==== Provided records

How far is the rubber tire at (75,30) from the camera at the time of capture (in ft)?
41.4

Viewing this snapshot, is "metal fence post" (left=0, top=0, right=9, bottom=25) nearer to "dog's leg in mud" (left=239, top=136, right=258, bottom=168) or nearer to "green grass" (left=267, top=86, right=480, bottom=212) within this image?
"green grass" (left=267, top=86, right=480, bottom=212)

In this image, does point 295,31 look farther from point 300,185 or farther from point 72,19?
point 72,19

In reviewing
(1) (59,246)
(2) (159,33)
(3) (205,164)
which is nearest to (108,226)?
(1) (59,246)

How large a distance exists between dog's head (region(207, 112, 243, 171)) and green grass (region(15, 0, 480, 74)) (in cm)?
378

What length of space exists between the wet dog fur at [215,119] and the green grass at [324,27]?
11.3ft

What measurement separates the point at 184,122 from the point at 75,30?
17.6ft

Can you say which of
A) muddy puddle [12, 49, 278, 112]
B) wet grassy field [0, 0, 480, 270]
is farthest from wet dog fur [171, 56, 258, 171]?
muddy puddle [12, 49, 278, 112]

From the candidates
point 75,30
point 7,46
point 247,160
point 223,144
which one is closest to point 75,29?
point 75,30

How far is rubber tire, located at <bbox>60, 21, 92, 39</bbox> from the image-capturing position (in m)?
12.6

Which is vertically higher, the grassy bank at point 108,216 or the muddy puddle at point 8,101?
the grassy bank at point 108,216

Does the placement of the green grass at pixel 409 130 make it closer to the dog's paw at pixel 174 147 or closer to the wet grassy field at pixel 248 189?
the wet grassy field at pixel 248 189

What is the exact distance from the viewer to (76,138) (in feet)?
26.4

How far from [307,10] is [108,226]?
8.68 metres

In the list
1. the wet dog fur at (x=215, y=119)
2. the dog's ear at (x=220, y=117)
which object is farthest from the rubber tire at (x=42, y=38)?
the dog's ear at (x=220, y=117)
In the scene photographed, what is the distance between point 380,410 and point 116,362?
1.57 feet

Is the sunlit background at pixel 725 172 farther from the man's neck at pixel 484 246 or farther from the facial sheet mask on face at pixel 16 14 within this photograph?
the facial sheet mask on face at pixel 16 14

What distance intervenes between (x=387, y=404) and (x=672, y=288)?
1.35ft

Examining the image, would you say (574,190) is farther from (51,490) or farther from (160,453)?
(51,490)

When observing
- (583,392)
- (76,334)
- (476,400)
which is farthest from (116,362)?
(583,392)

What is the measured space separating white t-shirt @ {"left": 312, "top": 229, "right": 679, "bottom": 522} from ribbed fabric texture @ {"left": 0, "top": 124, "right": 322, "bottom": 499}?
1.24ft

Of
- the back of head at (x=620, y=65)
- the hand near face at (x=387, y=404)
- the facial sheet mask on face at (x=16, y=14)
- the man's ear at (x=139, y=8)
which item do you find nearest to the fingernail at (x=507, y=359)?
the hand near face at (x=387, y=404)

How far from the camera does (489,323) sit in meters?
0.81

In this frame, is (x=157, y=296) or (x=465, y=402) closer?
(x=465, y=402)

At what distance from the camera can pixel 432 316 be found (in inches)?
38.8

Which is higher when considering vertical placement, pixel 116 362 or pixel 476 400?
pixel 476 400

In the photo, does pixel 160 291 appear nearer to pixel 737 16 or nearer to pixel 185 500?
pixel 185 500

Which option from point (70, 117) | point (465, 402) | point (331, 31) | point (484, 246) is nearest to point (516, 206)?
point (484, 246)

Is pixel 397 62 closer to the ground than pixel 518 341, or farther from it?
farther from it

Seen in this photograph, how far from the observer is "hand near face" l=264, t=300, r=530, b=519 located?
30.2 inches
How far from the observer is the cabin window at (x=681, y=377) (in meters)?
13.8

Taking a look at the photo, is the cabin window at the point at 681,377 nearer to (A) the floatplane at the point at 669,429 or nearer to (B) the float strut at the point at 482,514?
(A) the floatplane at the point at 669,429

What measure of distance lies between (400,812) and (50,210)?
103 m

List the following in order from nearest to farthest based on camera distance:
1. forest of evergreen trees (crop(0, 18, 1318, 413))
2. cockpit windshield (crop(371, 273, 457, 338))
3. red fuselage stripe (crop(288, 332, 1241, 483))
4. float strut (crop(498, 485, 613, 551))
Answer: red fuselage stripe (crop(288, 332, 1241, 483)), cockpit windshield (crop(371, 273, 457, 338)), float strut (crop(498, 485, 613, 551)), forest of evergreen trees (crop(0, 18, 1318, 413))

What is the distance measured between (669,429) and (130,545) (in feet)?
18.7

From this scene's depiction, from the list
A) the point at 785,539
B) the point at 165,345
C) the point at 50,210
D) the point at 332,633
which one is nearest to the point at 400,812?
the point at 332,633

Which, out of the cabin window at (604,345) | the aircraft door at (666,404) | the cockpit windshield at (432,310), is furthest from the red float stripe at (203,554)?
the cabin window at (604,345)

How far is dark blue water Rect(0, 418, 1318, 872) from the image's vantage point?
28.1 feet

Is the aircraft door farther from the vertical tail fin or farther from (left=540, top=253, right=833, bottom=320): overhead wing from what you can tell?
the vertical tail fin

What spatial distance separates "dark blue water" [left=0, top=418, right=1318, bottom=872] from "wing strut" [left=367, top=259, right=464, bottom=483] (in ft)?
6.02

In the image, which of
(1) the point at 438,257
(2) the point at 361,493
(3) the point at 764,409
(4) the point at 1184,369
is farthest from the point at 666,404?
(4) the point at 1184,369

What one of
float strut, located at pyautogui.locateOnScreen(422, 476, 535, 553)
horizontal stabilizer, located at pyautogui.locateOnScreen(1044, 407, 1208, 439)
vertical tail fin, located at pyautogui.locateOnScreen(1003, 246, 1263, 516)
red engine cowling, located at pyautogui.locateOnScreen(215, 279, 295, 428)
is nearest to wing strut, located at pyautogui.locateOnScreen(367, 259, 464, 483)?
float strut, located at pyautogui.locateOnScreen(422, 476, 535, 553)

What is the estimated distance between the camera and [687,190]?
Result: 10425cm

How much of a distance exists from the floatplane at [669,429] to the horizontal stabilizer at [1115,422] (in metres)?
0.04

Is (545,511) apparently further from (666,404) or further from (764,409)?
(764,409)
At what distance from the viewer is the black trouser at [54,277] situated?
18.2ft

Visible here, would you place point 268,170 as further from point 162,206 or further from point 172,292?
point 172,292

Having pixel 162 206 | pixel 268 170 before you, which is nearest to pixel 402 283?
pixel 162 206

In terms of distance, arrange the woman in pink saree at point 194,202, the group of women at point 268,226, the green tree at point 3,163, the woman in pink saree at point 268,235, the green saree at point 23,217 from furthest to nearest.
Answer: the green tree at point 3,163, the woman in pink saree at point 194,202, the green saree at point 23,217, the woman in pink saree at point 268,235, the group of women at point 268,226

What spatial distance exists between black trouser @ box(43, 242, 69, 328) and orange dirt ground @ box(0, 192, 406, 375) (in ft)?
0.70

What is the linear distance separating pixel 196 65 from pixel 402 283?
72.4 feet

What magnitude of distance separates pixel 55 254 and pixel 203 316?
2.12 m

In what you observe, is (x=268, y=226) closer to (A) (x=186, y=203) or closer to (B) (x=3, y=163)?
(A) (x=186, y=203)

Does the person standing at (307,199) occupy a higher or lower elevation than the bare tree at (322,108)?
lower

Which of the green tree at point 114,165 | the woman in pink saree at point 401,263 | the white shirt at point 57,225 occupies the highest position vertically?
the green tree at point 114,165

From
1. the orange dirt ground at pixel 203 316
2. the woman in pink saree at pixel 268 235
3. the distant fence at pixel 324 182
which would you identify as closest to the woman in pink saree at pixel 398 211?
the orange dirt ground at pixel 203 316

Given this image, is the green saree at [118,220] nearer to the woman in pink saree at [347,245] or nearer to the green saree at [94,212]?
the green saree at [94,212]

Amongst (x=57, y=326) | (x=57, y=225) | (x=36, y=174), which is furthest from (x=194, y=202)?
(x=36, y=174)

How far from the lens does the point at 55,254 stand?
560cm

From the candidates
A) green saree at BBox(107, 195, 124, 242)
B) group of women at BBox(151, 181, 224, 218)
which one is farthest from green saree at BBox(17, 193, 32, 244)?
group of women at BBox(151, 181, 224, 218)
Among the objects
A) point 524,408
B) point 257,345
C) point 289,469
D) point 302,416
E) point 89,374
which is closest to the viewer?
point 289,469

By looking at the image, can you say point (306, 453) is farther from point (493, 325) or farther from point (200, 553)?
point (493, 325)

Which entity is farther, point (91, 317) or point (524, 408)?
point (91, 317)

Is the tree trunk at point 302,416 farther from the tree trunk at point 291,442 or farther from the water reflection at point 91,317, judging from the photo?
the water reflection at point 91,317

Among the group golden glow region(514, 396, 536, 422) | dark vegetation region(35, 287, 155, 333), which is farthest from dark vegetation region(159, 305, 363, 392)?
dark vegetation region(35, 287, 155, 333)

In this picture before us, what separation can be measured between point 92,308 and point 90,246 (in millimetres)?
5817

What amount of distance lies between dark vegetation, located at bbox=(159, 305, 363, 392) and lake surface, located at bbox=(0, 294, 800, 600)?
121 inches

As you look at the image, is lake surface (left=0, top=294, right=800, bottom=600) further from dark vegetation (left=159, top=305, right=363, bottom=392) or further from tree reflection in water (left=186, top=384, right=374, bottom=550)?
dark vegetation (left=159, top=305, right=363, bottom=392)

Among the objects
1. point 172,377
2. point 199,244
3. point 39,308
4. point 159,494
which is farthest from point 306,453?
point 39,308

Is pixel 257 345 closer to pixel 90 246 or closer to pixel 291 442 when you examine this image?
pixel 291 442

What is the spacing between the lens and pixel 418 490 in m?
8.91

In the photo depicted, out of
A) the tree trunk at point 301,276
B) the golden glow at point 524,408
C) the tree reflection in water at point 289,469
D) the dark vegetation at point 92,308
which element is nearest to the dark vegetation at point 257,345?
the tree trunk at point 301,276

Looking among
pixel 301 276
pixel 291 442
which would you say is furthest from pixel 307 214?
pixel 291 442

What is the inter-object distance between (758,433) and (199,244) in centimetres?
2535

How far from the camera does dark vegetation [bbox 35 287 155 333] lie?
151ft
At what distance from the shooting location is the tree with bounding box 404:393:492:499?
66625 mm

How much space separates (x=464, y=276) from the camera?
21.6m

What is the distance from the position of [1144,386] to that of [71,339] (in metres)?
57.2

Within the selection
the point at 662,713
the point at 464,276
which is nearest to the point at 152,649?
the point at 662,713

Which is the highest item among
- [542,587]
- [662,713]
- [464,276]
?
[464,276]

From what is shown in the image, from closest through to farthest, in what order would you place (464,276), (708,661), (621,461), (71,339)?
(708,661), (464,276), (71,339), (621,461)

========

To do
Return, character for character, every line from the one holding "From what is" through the end of the material, both ends included.

Right answer
From what is shown in the image, from closest through to farthest, in what order would you place (464,276), (708,661), (621,461), (71,339)?
(708,661), (464,276), (71,339), (621,461)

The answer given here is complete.